I'm going to miss the game tonight because of work, but tonight would be a great night to end our losing streak.


----------



## The Lake Show (Jun 29, 2006)

when is luke coming back?


----------



## Bartholomew Hunt (Mar 4, 2003)

Even if the Blazers were ice cold right now, it always ends up being a tough game. I'm really going to be looking for some energy tonight. If the players don't have the extra bounce in their step, I think it will say alot about the rest of the season.


----------



## a.y.h. (Apr 22, 2006)

wasn't luke supposed to be back for this game?


----------



## SoCalfan21 (Jul 19, 2004)

so...wheres kidd?


----------



## Silk D (Feb 6, 2006)

time for lamar to shake off the rust. i'ma say...19, 12, and 8


----------



## Silk D (Feb 6, 2006)

not a bad start. might wanna guard jack though...


----------



## jazzy1 (Jul 16, 2002)

Same ol regular lakers crap. Guards not showing on the pick and roll allowing open shots everywhere. Cook jacking em up,Odom passive.


----------



## jazzy1 (Jul 16, 2002)

Odom playing small forward has 6'6 guys on him and he hasn't gotten a post up yet. Smush's outside shooting isn't gonna last gotta establish our advantage and thats Odom. Our collective IQ isn't that high either.


----------



## Bartholomew Hunt (Mar 4, 2003)

Let it rain Cookie! :lol:


----------



## jazzy1 (Jul 16, 2002)

When's the last time Bynum's blocked a shot.


----------



## Silk D (Feb 6, 2006)

both teams are startin off hot. see who can step up the D


----------



## jazzy1 (Jul 16, 2002)

Geez Kobe isn't fighting through screens at all.He's setting bynum up for too many fouls. Bynum doesn't have the footwork yet to switch on the smalls.

Kobe trying to hard to set up teammates. Sometimes PJ's constant harping on sharing is making Kobe robotic and thinking and plotting too much instead of reacting. He had a shot just now and passes it up for Smush for an airball. Gotta take the shot in the paint. 

PJ never managed MJ like he tries managing Kobe. Let the sharing of the ball thing become instinctual instead of always forced where he goes a quarter with taking only 1 and 2 shots. MJ hardly ever did these contrived things. He just played.


----------



## jazzy1 (Jul 16, 2002)

Uh oh mo is shooting and making some early. Lakers up 6


----------



## nguyen_milan (Jun 28, 2005)

who the **** guarding LaMarcus Aldridge? let him shoot 4 straight jumper at the same spot


----------



## SoCalfan21 (Jul 19, 2004)

lol damn we are bad..


----------



## Bartholomew Hunt (Mar 4, 2003)

same old same old...


----------



## jazzy1 (Jul 16, 2002)

Like I said we're not a smart team , Aldrige hasn't moved from that spot yet. 5-5. 

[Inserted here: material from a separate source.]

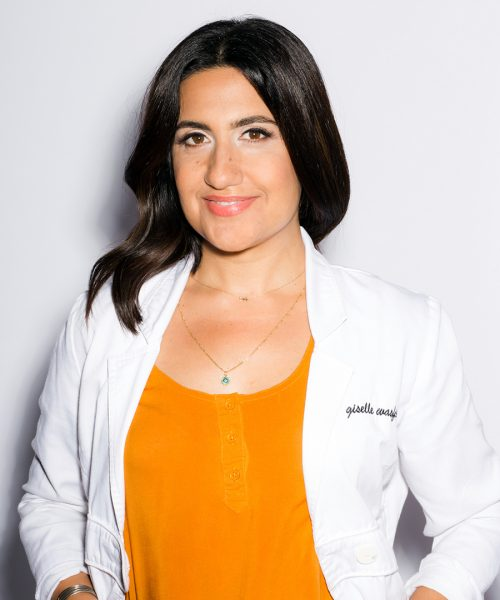 Giselle Wasfie, founder of Remix Acupuncture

I meam really. if we can't beat the Blazers on a back to back for them we should blow this whole team up except for Kobe.


----------



## Bartholomew Hunt (Mar 4, 2003)

The team concept is all well and good.... until it becomes downright stupid.


----------



## jazzy1 (Jul 16, 2002)

These sort of games kill me. Last season Kobe would just dazzle and overwhelm these sorta teams. Now we're in the pr bizz where Kobe shares we fall behind then in the 4th try and force feed him the ball. He took the bad teams heart last season. 

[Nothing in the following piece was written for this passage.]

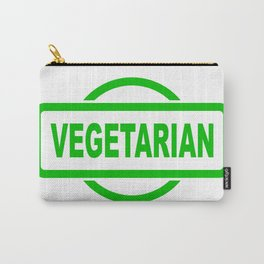 Vegetarian Green Rubber Stamp Carry-All Pouch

We're fooled into thinking we're better thats all. When in fact without luke and kwame we're worse. Without Mihm we're worse off.


----------



## jazzy1 (Jul 16, 2002)

For PJ to allow this insanity reveals his inablity to manage supposed young teams.


----------



## nguyen_milan (Jun 28, 2005)

lol smush actually tris hard now


----------



## jazzy1 (Jul 16, 2002)

We're getting Smush off on a postive note. Odom has guys 4 and 5 inches shorter than him and Kobe looks him off when we post up. Incredible.


----------



## jazzy1 (Jul 16, 2002)

We run the worst fastbreaks in the league its quite painful


----------



## jazzy1 (Jul 16, 2002)

Kobe could be klling this team by attacking, he just schooled Udoka.


----------



## Bartholomew Hunt (Mar 4, 2003)

Portland is shooting 60% from the field. Everyone let that soak in.


----------



## jazzy1 (Jul 16, 2002)

Incredible.


----------



## Lynx (Mar 6, 2004)

Kobe should start averaging 30 FGAs a game.


----------



## Bartholomew Hunt (Mar 4, 2003)

Lynx said:


> Kobe should start averaging 30 FGAs a game.

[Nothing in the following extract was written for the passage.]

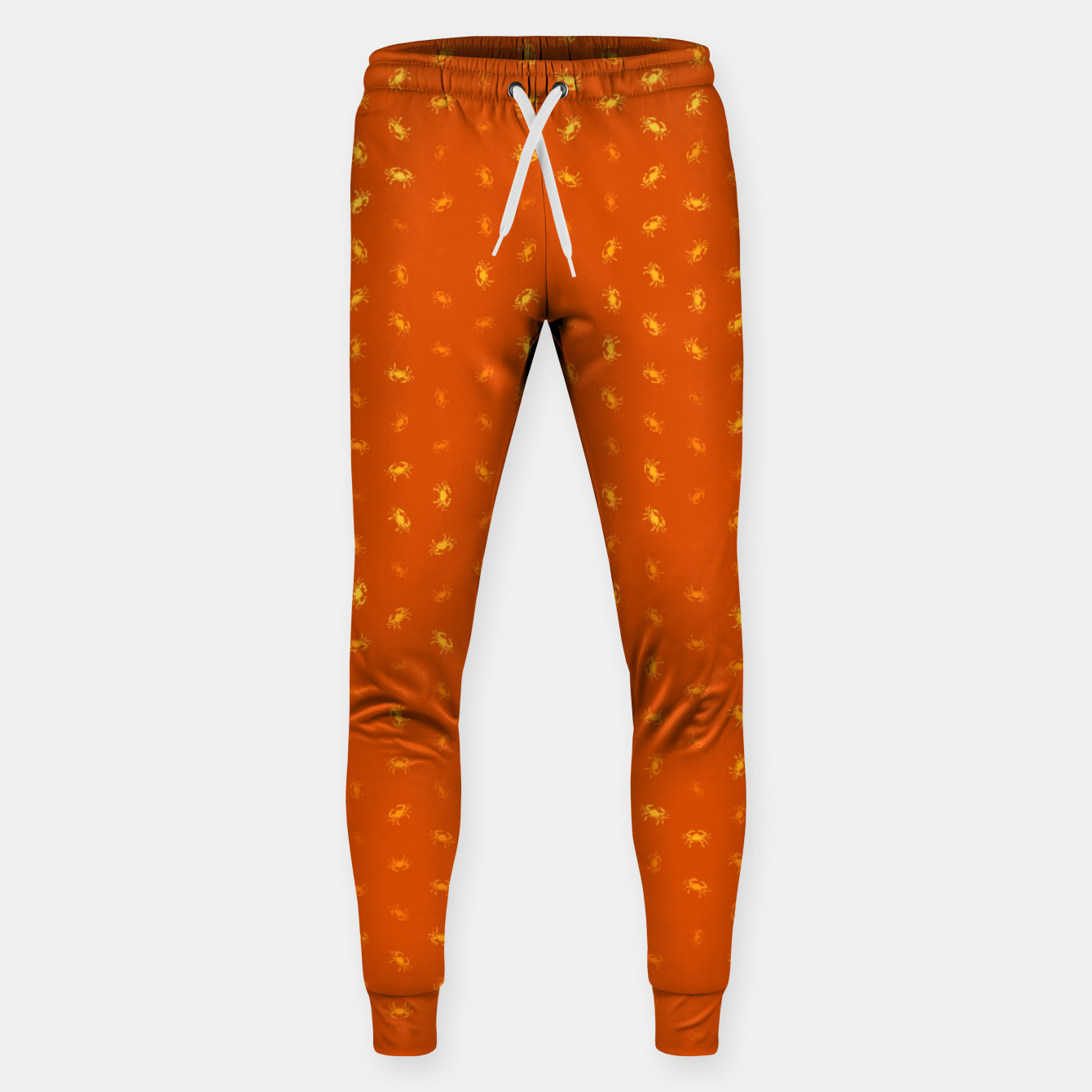 Image of cancer zodiac sign pattern yo Sweatpants - Live Heroes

Yup. We need a 40PPG week.


----------



## jazzy1 (Jul 16, 2002)

Bynum doesn't guard the paint at all now.


----------



## Bartholomew Hunt (Mar 4, 2003)

Bartholomew Hunt said:


> Yup. We need a 40PPG week.


God Jack.


----------



## jazzy1 (Jul 16, 2002)

Who the hell does Smush think he is, move the ball to Kobe for the damn 3. I mean come on we have a selfish team to boot.


----------



## SoCalfan21 (Jul 19, 2004)

so...we need a key player from the friggin blazers to win this game...haha pathetic


----------



## Lynx (Mar 6, 2004)

:sigh: Lakers!


----------



## jazzy1 (Jul 16, 2002)

We went to odom in the Post stop the friggin game. He has a little guy on him and it took us a half to recognize it. wow we suck.


----------



## SoCalfan21 (Jul 19, 2004)

who turns away from the basket on a power move...seriously..


----------



## jazzy1 (Jul 16, 2002)

I think we oughtta trade odom and go after a scorer. Its apparent to me now that Kobe is best when he's the dominanat on ball guy. We need a 2nd fiddle to complement Kobe who has a scorers mentality. VC anyone.


----------



## jazzy1 (Jul 16, 2002)

Our announcers act as if we've been on a winning streak or something, Stu I swear is delusional.


----------



## SoCalfan21 (Jul 19, 2004)

seriously...trading bynum would not bother me one bit


----------



## jazzy1 (Jul 16, 2002)

SoCalfan21 said:


> seriously...trading bynum would not bother me one bit


me neither, the he's only 19 excuse is a terrible reason not to dump him. Shall we wait until he's 25 and still stumbling around.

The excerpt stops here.